### AIM OF THE EXERCISE
Retype exactly the stretch of lines that begins at the line containing "The objects shown are" and ends at the last line of the data, with no other lines.
## start
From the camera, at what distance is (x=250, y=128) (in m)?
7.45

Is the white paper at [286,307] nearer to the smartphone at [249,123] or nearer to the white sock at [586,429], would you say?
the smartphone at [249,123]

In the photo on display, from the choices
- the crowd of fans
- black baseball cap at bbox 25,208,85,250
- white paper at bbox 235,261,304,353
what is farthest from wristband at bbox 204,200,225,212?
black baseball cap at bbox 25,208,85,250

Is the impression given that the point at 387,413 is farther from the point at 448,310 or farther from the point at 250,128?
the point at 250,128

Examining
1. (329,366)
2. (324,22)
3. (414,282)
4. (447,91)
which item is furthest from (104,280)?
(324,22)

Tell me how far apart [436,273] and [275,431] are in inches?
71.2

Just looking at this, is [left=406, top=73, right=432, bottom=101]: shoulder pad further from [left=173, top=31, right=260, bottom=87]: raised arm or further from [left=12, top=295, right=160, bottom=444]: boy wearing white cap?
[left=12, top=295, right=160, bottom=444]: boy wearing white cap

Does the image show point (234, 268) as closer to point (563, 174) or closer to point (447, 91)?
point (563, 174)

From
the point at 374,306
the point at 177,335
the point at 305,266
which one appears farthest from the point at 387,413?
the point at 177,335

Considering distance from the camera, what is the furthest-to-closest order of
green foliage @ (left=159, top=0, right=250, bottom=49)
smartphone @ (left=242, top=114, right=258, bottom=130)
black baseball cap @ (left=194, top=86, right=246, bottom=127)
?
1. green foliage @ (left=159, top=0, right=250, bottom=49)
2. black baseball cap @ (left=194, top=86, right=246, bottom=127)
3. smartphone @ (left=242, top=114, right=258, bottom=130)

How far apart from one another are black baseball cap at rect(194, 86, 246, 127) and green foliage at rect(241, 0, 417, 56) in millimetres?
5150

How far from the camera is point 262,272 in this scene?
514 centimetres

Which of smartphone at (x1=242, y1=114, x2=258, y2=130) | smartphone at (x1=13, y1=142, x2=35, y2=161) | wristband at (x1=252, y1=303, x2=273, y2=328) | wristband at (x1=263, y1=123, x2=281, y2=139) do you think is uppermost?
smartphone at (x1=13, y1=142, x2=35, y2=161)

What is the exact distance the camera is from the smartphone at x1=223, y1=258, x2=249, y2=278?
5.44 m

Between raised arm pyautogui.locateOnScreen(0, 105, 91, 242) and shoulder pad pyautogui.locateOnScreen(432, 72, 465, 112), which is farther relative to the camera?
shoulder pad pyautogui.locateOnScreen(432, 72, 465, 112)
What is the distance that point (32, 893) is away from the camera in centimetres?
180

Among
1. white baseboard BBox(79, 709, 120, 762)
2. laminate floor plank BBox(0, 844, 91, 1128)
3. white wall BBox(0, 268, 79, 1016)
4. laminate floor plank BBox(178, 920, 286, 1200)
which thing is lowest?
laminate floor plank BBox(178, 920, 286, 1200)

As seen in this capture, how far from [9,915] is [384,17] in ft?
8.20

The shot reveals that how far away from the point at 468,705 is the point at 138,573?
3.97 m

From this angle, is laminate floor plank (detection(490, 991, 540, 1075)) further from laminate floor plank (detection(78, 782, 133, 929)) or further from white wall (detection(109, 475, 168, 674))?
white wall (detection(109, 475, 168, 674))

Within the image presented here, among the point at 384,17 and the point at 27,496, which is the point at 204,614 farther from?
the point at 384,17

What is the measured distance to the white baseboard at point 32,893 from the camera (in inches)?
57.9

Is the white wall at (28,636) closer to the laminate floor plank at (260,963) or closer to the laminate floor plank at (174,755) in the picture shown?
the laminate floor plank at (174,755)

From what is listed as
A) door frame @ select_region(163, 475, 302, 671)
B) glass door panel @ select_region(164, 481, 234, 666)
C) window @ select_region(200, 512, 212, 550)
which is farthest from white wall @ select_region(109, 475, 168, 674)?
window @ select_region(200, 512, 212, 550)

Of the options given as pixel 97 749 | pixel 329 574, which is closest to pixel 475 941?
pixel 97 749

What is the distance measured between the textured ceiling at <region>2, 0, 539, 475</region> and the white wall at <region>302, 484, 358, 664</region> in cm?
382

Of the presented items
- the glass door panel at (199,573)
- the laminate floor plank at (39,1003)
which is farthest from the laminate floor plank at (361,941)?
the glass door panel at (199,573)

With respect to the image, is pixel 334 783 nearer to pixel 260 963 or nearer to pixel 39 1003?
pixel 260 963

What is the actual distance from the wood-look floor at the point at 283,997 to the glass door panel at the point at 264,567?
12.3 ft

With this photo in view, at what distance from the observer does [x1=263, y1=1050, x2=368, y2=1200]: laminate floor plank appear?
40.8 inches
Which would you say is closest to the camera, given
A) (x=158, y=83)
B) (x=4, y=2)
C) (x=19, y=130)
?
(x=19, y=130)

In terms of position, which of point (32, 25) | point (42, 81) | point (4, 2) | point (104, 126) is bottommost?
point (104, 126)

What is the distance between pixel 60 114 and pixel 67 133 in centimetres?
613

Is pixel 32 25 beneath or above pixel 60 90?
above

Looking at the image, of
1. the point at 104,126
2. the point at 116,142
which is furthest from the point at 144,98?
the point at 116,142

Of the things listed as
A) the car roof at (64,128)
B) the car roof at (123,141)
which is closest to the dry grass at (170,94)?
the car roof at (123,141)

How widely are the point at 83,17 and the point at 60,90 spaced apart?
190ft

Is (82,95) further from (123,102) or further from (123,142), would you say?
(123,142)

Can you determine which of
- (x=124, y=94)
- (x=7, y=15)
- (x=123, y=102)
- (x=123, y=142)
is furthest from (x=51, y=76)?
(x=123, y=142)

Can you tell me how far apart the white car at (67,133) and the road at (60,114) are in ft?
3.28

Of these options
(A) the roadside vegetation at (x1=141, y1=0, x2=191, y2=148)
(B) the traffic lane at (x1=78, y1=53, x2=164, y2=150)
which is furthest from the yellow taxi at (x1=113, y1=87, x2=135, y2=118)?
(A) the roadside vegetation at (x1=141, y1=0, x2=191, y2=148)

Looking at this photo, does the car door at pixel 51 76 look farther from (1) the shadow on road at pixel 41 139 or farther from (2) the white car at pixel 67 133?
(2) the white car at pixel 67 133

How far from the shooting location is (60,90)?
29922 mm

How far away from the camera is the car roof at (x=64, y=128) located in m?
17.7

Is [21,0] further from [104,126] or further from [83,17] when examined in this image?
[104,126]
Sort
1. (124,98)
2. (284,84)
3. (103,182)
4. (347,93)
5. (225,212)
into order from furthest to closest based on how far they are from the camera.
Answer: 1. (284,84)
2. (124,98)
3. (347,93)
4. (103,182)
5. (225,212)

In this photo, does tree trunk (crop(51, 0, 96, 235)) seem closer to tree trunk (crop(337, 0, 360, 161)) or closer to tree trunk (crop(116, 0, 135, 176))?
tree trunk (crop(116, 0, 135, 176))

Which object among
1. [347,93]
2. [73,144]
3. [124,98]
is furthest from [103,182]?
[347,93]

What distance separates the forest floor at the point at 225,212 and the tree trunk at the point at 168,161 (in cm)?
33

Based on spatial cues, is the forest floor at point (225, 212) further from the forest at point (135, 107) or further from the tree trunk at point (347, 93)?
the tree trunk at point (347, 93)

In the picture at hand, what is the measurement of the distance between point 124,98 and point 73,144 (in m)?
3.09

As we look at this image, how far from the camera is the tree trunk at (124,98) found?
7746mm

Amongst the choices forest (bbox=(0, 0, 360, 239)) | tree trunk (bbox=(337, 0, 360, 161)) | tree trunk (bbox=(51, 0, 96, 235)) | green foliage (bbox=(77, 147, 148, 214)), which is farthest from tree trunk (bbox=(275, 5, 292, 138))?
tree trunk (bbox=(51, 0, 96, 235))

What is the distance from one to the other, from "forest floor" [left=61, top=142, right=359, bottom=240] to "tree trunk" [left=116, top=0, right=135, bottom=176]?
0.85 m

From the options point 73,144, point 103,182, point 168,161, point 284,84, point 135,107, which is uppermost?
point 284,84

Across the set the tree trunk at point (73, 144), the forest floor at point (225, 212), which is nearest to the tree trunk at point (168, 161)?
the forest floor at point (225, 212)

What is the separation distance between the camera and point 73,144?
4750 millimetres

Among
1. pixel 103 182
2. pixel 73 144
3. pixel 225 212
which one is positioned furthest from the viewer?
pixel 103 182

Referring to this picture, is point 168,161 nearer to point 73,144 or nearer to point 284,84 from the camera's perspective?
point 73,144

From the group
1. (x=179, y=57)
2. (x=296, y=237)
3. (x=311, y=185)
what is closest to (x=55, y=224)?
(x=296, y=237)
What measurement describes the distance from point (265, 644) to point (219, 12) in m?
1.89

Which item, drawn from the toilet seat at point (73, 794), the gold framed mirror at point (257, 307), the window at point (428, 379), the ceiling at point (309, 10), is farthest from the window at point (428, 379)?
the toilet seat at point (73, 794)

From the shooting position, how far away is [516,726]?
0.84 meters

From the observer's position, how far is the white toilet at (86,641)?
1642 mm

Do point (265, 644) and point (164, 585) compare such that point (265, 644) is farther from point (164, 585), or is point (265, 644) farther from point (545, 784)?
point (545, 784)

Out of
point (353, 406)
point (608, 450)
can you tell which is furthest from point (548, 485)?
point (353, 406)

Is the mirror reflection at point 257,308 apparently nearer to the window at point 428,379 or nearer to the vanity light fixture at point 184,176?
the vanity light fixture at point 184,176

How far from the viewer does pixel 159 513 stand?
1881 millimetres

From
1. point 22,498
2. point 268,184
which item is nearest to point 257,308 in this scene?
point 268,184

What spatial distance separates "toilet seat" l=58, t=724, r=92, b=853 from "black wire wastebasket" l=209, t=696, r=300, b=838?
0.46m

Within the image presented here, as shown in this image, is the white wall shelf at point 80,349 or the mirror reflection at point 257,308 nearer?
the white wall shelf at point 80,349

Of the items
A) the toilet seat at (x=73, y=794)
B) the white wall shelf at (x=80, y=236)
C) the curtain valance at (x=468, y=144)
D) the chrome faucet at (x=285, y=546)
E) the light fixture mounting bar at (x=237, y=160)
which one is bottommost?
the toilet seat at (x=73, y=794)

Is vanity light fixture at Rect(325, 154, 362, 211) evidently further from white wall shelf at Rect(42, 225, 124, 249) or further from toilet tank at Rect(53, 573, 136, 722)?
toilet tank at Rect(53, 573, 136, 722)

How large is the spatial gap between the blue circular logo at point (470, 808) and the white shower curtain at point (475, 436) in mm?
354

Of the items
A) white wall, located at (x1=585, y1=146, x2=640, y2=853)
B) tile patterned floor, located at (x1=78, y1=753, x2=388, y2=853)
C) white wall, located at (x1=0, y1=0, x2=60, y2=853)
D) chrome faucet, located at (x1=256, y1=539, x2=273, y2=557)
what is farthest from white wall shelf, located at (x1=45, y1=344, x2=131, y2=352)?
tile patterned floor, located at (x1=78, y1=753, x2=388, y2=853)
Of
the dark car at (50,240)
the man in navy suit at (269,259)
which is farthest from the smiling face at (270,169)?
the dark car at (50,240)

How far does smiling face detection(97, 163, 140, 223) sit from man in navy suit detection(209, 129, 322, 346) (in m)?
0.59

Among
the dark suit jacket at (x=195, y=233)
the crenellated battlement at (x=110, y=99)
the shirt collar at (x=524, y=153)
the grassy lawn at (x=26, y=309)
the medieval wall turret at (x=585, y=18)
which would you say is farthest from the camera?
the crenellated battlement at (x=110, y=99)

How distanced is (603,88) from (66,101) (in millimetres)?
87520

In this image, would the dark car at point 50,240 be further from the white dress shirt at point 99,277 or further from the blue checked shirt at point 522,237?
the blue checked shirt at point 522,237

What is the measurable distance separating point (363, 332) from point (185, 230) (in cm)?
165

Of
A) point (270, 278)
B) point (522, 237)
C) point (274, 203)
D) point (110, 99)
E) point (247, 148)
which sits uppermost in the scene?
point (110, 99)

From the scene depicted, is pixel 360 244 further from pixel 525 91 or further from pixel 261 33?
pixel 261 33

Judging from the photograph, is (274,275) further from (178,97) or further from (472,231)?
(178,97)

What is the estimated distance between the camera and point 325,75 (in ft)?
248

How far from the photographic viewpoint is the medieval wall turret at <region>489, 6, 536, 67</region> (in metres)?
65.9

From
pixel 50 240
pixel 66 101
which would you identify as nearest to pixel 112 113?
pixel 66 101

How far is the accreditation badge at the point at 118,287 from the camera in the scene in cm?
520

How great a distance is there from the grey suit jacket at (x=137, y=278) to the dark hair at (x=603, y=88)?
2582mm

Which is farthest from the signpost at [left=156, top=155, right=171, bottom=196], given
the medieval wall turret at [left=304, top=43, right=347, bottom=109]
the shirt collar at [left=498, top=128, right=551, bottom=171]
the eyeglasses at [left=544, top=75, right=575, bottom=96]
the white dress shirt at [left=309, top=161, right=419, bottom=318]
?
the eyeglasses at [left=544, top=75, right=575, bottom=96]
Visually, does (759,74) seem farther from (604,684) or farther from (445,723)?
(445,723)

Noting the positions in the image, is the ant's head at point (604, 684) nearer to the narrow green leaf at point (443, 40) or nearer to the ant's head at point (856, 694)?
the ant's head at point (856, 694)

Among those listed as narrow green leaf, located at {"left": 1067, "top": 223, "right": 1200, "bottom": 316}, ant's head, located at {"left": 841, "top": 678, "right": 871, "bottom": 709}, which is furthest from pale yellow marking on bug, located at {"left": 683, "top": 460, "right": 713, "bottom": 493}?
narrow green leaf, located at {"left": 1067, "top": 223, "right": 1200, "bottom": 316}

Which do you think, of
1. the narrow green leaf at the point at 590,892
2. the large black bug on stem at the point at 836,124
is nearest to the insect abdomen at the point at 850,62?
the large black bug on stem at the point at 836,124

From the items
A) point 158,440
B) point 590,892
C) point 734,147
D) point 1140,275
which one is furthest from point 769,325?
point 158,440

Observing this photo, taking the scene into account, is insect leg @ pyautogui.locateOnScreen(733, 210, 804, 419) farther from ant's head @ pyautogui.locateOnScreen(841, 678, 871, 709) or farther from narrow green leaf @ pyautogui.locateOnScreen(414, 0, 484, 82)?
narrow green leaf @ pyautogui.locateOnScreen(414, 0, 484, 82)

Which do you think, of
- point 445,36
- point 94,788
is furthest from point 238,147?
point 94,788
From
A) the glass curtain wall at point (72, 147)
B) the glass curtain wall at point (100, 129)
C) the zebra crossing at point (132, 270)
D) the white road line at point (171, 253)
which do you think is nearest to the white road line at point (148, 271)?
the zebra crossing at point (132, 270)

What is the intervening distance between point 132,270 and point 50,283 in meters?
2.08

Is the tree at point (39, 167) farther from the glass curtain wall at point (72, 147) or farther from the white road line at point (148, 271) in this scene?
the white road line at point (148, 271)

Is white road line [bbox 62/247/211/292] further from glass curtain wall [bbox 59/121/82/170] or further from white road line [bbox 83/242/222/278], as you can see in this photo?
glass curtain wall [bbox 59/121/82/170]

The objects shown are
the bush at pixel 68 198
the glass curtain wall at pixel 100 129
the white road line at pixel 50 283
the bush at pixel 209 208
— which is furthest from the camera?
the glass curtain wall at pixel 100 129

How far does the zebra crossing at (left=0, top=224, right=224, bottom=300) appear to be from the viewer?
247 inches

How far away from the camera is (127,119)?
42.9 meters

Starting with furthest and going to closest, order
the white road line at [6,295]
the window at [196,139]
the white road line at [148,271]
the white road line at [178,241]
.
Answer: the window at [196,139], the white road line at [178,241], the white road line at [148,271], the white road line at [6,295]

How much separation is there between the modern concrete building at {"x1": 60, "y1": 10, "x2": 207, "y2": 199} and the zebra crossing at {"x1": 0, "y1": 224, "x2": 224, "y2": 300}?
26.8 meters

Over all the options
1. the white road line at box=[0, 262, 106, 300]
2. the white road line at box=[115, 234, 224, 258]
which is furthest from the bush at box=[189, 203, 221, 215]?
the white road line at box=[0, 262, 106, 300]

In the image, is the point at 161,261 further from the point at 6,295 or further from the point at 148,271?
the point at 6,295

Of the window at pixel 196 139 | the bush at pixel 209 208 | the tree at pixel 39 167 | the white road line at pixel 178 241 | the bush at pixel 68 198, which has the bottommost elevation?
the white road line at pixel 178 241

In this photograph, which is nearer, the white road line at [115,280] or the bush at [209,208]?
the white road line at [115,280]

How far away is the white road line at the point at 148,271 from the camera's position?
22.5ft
## end
### CORRECT RESULT
The objects shown are
the bush at pixel 68 198
the glass curtain wall at pixel 100 129
the white road line at pixel 50 283
the bush at pixel 209 208
— which is furthest from the camera?
the glass curtain wall at pixel 100 129

How far does the zebra crossing at (left=0, top=224, right=224, bottom=300) appear to be from the viewer?
247 inches

How far away from the camera is (127,119)?
42.9 meters

Starting with furthest and going to closest, order
the white road line at [6,295]
the window at [196,139]
the white road line at [148,271]
the white road line at [178,241]
.
Answer: the window at [196,139], the white road line at [178,241], the white road line at [148,271], the white road line at [6,295]

How much separation is there between the modern concrete building at {"x1": 60, "y1": 10, "x2": 207, "y2": 199} and the zebra crossing at {"x1": 0, "y1": 224, "x2": 224, "y2": 300}?
26.8 meters

Over all the options
1. the white road line at box=[0, 262, 106, 300]
2. the white road line at box=[115, 234, 224, 258]
which is furthest from the bush at box=[189, 203, 221, 215]?
the white road line at box=[0, 262, 106, 300]

In the image, is the point at 161,261 further from the point at 6,295 or further from the point at 148,271?
the point at 6,295

Of the window at pixel 196 139 | the bush at pixel 209 208 | the tree at pixel 39 167 | the white road line at pixel 178 241 | the bush at pixel 68 198, which has the bottommost elevation?
the white road line at pixel 178 241

In this photograph, which is nearer, the white road line at [115,280] or the bush at [209,208]?
the white road line at [115,280]

How far away is the white road line at the point at 148,271 from the camera's position?
22.5ft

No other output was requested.